Written problem ->
Rewrite the part of the data that runs from the line containing "What distance from" through the end of the data, both ends included, as a numbered list, leaving out blank lines.
····················
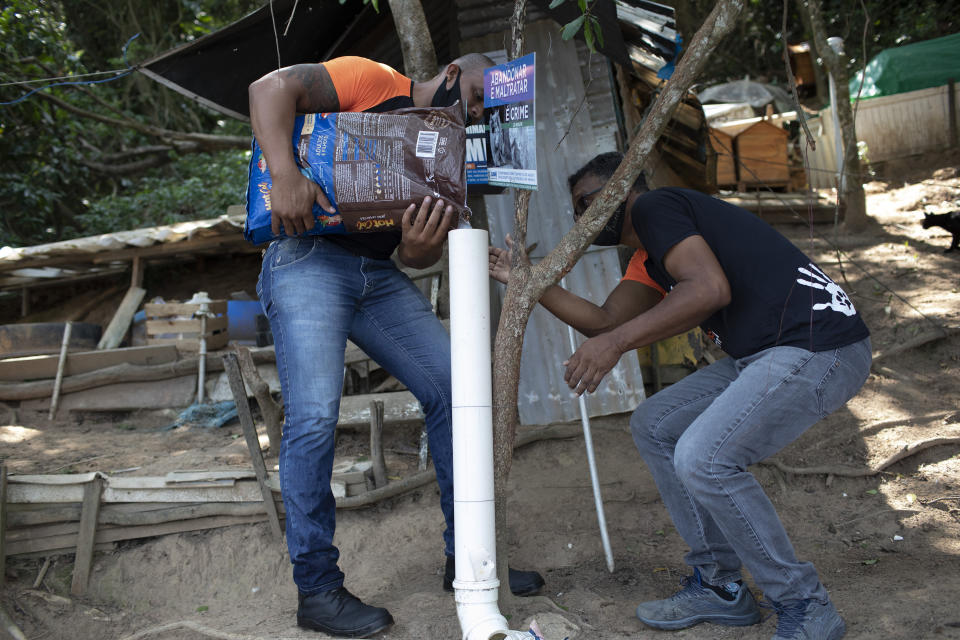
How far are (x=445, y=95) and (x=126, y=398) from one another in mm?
4644

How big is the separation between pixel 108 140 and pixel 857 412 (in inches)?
466

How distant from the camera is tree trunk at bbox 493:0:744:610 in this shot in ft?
7.93

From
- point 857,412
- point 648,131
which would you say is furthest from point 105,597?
point 857,412

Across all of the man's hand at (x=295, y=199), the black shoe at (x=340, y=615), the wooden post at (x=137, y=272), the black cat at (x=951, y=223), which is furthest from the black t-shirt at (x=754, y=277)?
the wooden post at (x=137, y=272)

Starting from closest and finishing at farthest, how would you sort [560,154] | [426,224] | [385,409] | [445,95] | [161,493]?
[426,224] → [445,95] → [161,493] → [385,409] → [560,154]

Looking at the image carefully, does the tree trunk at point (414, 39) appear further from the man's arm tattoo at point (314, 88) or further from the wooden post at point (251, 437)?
the wooden post at point (251, 437)

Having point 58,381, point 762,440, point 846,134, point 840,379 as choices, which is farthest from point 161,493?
point 846,134

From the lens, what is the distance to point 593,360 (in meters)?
2.46

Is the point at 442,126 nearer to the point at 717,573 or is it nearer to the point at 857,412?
the point at 717,573

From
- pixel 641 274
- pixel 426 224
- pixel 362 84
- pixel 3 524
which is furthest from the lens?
pixel 3 524

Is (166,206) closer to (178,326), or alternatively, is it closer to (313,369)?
(178,326)

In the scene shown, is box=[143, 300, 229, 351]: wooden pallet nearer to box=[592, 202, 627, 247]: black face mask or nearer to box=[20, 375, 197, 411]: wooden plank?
box=[20, 375, 197, 411]: wooden plank

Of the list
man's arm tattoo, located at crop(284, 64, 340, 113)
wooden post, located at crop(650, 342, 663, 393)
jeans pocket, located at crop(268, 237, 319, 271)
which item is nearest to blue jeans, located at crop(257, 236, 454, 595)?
jeans pocket, located at crop(268, 237, 319, 271)

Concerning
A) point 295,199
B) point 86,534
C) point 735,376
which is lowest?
point 86,534
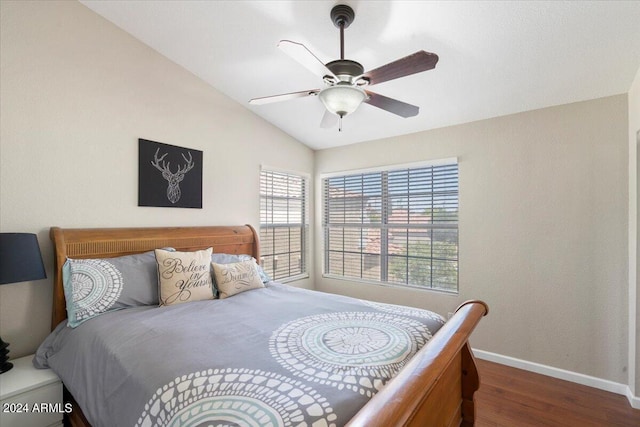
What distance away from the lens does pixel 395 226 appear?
12.3 feet

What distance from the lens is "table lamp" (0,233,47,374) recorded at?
68.7 inches

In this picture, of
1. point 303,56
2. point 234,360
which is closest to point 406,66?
point 303,56

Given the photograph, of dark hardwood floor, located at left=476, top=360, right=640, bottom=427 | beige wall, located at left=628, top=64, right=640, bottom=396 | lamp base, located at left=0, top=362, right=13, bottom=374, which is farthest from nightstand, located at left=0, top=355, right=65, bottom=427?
····················
Output ->
1. What distance from the lens is "table lamp" (0,233,47,374) recorded at?
2. 68.7 inches
3. In this picture, of
4. 1. point 303,56
5. 2. point 234,360
6. which is closest to point 406,66?
7. point 303,56
8. Given the photograph, of dark hardwood floor, located at left=476, top=360, right=640, bottom=427 | beige wall, located at left=628, top=64, right=640, bottom=396 | lamp base, located at left=0, top=362, right=13, bottom=374, which is farthest from nightstand, located at left=0, top=355, right=65, bottom=427?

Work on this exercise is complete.